====== 提示文

脳梗塞治療の基本は投薬治療ですが、外科手術によって症状の悪化や再発を防げると判断された場合には、手術治療が行われます。

代表的な手術療法としては「脳血管バイパス術」「内頚動脈内膜剥離術(ないけいどうみゃくないまくはくりじゅつ)」「血管内ステント留置術」の3つがあります。

次項からは、上記3つの脳梗塞の手術療法について、それぞれ解説していきます。

脳梗塞の手術:脳血管バイパス術

血栓によって血流が滞っている脳細胞に、別の血管をつなぎ合わせて血液のバイパス(迂回路)を作り、脳梗塞を治療し症状の悪化を防ぐ手術療法です。

特に、以下の状態の脳梗塞患者に使用されることの多い手術療法になります。

  • まだ脳梗塞が発症していない、血栓の兆候が見られるなど発症の前段階
  • 軽度・初期の脳梗塞症状が見られる場合
  • 脳に血液を送る太い血管(内頚動脈・椎骨動脈)に狭窄や病変が見られる場合

具体的な手順としては、全身麻酔で手術用の顕微鏡を使い、こめかみにある動脈を剥離して取り出し、開頭して脳内の2本の血管をつなぐよう縫い合わせて、バイパスを作ります。直径1mmほどの血管をつなぐ縫合するため、かなり高度な技術が必要とされます。

脳梗塞の手術:内頚動脈内膜剥離術

脳梗塞の原因となっている頸動脈(首~顎、脳にかけて続く太い血管)の狭窄を解消するため、頸動脈を開いて狭窄原因である血管内膜を除去する手術療法です。「CEA」とも呼ばれるこの方法は、特に、以下の状態の脳梗塞患者に使用されることの多い手術療法になります。

  • 何らかの理由で頸動脈の血管内膜が肥大し、狭窄することが原因で起こる「アテローム(動脈硬化)血栓性脳梗塞」の患者
  • また、アテローム血栓性脳梗塞の兆候が見られる場合

具体的な手順としては、全身麻酔で狭窄が見られる部位の頸動脈を露出させ、血管を開いて硬くなっている血管内膜をはがして取り除き、再び血管を閉じるというものです。

手術の際には一時的に頸動脈を結束して血流を遮断するため、手術が原因の脳梗塞にならないよう、慎重に脳の状態を確認しながら作業をすすめる必要があります。

============
====== 所与の情報

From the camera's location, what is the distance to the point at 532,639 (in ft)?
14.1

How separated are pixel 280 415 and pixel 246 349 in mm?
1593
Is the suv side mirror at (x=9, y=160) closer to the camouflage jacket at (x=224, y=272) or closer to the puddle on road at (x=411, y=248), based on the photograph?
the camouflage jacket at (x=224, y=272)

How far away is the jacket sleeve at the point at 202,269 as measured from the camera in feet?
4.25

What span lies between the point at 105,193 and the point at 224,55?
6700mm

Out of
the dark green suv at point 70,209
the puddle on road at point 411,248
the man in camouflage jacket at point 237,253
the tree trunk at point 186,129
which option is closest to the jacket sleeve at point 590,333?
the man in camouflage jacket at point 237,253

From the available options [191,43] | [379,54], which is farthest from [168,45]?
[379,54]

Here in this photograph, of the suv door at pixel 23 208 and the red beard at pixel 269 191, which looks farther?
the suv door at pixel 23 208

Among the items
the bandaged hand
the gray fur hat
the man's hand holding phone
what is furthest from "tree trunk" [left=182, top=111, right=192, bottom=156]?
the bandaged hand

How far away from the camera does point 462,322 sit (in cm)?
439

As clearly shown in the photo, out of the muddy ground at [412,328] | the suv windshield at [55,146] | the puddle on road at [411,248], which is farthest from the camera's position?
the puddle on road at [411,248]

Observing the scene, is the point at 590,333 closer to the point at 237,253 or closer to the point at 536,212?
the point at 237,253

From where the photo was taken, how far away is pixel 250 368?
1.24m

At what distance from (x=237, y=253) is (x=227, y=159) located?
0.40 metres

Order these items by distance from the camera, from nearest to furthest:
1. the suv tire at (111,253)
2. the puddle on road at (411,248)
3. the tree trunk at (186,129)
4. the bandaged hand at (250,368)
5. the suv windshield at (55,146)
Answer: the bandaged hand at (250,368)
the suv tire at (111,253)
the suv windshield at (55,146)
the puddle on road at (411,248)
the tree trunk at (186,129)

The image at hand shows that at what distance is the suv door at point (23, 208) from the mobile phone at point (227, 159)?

============

**練習問題 1:**
脳梗塞の手術に関する文章が代表的な手術療法として挙げているものを、すべて書き出しなさい。
**練習問題 2:**
脳梗塞の手術に関する文章を、最後の文に続けて書き継ぎなさい。

**記述解答 1:**
脳血管バイパス術、内頚動脈内膜剥離術、血管内ステント留置術

**記述解答 2:**
脳梗塞の手術:血管内ステント留置術

血栓が詰まっている箇所に「ステント」と呼ばれる網状の医療機器を設置し、血管を拡張して血管の詰まりを解消、血栓を除去する手術療法です。特に、以下の状態の脳梗塞患者に対して使用されることの多い手術療法になります。

  • 患者が高齢で、開頭などの大規模な外科手術に耐えられないと判断される場合
  • 可能な限り、患者の身体的負担を減らして治療をすすめる必要がある場合

具体的な手順としては、局所麻酔をしたうえで足の付け根・肘の血管からマイクロカテーテルを挿入して脳の患部にまで到達させ、血栓を取り除いて血管を拡張させます。

血管はカテーテルに取り付けたバルーンを膨らませて拡張させ、除去した血栓はフィルターでキャッチした後、拡張状態を維持するためのステントを留置するのが一般的です。

全身麻酔や身体にメスを入れなくても行える手術であるため、患者の身体への負担が少なく、回復も早い傾向があるのが特徴です。

おわりに:脳梗塞の治療は、投薬と3種類の代表的な手術療法によって行われる

脳梗塞は一度発症すると再発しやすく、再発を繰り返すごとに重症化していく恐ろしい脳疾患です。治療には、継続的な投薬による症状の改善・再発予防に加え、外科手術も検討されることがあります。「脳血管バイパス術」「内頚動脈内膜剥離術」「血管内ステント留置術」のどの手術療法を選択するかは、患者本人の状態や医師の判断によって変わってきます。それぞれメリットやデメリットも異なるので、主治医と相談の上、適した手術を選択していきましょう。